DEVELOPMENT OF A RENAL TUMOR MIMIC MODEL FOR LEARNING MINIMALLY INVASIVE NEPHRON SPARING SURGICAL TECHNIQUES

PURPOSE: New laparoscopic partial nephrectomy and tumor ablation techniques are continuously being developed and evaluated in large animal models. However, to our knowledge no reliable renal tumor model exists to evaluate procedure efficacy. We developed and assessed the reliability of a tumor mimic model to serve as a training tool for minimally invasive kidney surgery.
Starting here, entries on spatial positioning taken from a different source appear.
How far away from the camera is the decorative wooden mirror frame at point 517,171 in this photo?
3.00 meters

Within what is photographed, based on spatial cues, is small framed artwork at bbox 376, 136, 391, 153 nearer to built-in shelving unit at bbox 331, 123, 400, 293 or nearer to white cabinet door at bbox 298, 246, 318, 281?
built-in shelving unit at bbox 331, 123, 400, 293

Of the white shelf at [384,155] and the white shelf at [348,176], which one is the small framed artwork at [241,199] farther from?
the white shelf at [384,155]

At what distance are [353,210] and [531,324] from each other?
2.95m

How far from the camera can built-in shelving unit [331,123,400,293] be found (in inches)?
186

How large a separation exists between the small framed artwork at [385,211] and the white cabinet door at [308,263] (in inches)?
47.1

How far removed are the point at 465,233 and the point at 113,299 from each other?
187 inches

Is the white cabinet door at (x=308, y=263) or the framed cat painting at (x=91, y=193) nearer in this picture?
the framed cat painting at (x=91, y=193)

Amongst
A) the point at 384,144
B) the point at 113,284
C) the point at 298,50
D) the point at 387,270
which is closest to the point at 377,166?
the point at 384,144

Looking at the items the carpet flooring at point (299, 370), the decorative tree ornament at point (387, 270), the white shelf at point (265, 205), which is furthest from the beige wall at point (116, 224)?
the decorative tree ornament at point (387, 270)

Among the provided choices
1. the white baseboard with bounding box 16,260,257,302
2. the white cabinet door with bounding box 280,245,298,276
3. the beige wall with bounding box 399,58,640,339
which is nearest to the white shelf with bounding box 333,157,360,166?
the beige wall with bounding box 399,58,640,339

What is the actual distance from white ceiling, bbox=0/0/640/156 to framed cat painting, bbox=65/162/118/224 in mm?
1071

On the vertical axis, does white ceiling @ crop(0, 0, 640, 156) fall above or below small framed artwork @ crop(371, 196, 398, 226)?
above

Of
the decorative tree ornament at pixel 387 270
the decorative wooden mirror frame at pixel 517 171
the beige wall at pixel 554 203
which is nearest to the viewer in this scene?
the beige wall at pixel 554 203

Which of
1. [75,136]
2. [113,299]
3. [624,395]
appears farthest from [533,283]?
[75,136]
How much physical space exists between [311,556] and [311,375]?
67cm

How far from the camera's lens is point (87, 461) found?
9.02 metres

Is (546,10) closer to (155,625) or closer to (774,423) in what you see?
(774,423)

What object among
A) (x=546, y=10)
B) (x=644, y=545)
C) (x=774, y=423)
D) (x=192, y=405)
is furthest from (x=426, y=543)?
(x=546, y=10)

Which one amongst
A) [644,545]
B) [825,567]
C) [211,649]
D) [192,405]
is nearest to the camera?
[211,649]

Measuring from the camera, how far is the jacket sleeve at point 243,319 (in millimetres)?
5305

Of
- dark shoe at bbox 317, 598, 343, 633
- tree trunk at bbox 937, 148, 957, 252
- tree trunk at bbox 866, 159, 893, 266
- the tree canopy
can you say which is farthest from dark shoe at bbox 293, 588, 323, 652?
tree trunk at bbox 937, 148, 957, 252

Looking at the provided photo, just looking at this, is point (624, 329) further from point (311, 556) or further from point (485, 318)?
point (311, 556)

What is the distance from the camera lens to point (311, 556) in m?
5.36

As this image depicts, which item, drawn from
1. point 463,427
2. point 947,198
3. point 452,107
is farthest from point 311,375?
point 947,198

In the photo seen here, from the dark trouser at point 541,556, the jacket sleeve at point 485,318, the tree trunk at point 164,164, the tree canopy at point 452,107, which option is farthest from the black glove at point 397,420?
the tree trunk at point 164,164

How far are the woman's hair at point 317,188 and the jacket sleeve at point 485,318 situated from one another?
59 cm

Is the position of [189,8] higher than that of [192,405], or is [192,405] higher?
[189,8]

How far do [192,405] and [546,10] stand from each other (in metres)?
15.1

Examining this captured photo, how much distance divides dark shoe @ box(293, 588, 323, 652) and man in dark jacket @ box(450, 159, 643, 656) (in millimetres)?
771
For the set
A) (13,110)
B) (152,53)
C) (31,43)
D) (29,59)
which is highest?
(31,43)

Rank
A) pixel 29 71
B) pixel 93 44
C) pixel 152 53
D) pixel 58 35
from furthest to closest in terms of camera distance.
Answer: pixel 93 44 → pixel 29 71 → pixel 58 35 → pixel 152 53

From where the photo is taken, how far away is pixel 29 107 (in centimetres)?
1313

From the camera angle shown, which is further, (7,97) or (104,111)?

MATERIALS AND METHODS: An agarose based model was created using a mixture of 3% agarose, 3% cellulose, 7% glycerol and 0.05% methylene blue. It is liquid when heated, but solidifies after cooling to physiological temperatures. The agar was injected (0.7 cc) into porcine renal parenchyma to make endophytic or completely intraparenchymal lesions. Three-dimensional ultrasound images of the lesions were obtained during initial development to ensure spherical lesions. A group of 20 lesions was initially placed in an ex vivo setting to assess size consistency and define baseline impedance characteristics. An additional 20 tumor mimics each were established in a laparoscopic model in a laparoscopic box trainer and an in vivo laparoscopic model. They were ablated with a temperature based radio frequency generator to assess impedance characteristics but the efficacy of ablation was not assessed. The in vivo model consisted of placing the agar lesion percutaneously under direct laparoscopic vision. RESULTS: The agarose mixture was easily injected and readily visible on ultrasound as hyperechoic distinct lesions. Lesions had a mean size of 10.8 +/- SD 1.3 mm on ultrasound and 10.9 +/- 1.2 mm grossly. The impedance of normal renal parenchyma and unablated lesions was similar. Mean lesion size in the ex vivo model after radio frequency ablation was 9.8 +/- 2.0 mm on ultrasound, which was similar to the gross mean lesion size of 9.7 +/- 1.0 mm. Similar results were obtained for the in vivo model with a mean size of 10.1 +/- 2.1 and 10.4 +/- 1.5 mm, respectively. The lesions were easily identified grossly as blue solid lesions that replaced renal parenchyma. CONCLUSIONS: The described renal tumor mimic model reproducibly creates ex vivo and in vivo porcine kidney lesions. Lesion size and impedance do not change with the application of radio frequency energy. This model should be a valuable adjunct in the development, assessment and teaching of novel, nephron sparing, minimally invasive surgical techniques.